Такая «динамическая эйфория» противостоит статичным удовольствиям семьи и недвижимости, а вместе с тем и абстрагируется от социальной действительности. Например, в «Жоли мэ» приводились признания одного из тысяч таких людей, для кого автомобиль – это нейтральная территория между работой и семейным домом, пустой вектор чистого перемещения: «Приятные минуты, – говорит он, – бывают у меня только по дороге из дома в контору. Я куда-то еду, еду... А сегодня и той радости нет, потому что движение слишком плотное». Таким образом, машина не просто противостоит дому, образуя вторую половину повседневного быта, – она и сама представляет собой особое жилище, только недоступное для посторонних; это замкнуто-интимная сфера, но без обычных черт уюта, с острым чувством формальной свободы, с головокружительной функциональностью. Интимность очага – это интимность инволюции, замкнутости в отношениях и привычках домашнего быта. Интимность автомобиля – это интимность метаболизма, стремительного прорыва сквозь время и пространство, и вместе с тем это место, где всегда возможен несчастный случай; в этой случайности, часто так и не реализуемой, но постоянно воображаемой и всегда изначально признаваемой, достигает высшей точки та интимность наедине с собой, та формальная свобода, которая краше всего в смерти. Осуществляется необычайный компромисс: оставаясь у себя дома, мы все более удаляемся от дома. Итак, автомобиль – это средоточие новейшей субъективности, центр без окружности, тогда как у субъективности домашнего мира всегда есть внешняя граница.
Подобной сублимации, преображения мира не дает ни одна другая вещь, техническое устройство или «гаджет» повседневного обихода. Любой функциональный предмет несет в себе дополнительный смысл могущества, но в домашне-бытовой сфере он минимален. Да и вообще дом не та область, где человек обретает свою социальную ценность, – разве что дом сам выходит за собственные пределы в категориях престижа или светского общения. (В том и состоит одна из главных проблем супружеской жизни, что в ней часто не удается присваивать друг другу ценность.) По отношению к этому «горизонтальному» сектору домашнего быта машина с ее скоростью составляет как бы «вертикаль», третье измерение [*] . Это фактор облагораживающий, освобождающий человека не только от ограничений органического существования, но и от ограничений социальных.
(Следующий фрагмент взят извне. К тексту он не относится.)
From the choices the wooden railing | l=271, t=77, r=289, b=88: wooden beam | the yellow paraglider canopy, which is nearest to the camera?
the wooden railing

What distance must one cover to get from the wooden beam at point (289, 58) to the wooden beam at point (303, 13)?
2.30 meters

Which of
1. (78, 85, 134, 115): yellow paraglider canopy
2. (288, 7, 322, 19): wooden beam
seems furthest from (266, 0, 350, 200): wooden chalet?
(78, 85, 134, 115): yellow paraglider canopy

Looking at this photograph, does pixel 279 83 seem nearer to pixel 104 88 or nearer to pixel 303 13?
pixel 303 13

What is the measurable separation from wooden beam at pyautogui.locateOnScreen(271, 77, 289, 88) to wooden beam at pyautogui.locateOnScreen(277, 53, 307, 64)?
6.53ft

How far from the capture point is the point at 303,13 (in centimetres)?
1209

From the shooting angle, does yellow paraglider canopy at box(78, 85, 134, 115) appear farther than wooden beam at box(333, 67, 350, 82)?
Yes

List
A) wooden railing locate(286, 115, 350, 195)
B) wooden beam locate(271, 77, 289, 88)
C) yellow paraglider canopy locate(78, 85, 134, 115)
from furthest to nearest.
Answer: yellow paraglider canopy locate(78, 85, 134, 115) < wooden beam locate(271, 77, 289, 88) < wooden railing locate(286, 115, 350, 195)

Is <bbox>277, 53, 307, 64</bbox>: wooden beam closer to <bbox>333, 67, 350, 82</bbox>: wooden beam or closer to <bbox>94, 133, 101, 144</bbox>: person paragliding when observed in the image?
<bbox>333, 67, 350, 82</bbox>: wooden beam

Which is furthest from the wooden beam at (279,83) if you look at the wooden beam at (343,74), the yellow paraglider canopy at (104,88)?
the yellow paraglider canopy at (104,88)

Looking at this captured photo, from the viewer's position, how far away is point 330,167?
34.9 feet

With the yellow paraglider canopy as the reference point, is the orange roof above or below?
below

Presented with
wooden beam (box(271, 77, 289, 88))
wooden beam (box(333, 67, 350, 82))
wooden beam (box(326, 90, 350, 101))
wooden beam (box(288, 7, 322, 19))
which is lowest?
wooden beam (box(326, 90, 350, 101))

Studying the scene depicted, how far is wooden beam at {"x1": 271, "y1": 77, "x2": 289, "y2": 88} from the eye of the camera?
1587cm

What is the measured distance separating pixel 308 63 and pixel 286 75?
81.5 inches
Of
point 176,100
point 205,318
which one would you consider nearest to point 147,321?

Если домашний быт замыкается в себе, не доходя до социальности, то автомобиль, чистая функциональность которого связана лишь с покорением пространства и времени, обретает свое обаяние как бы по ту сторону ее. Фактически же по отношению к общественной сфере и домашний очаг и автомобиль образуют одну и ту же абстракцию частной жизни; их двучленность сопряжена с двучленностью труда и досуга, образуя вместе общую структуру повседневной жизни.
Отсюда – хорошо известная неприязнь среднего водителя к автомобильной технике безопасности (ремням и т.д.). Безопасность пусть будет дома – машина же в этом смысле именно нечто иное, чем дом, нечто обратное ему.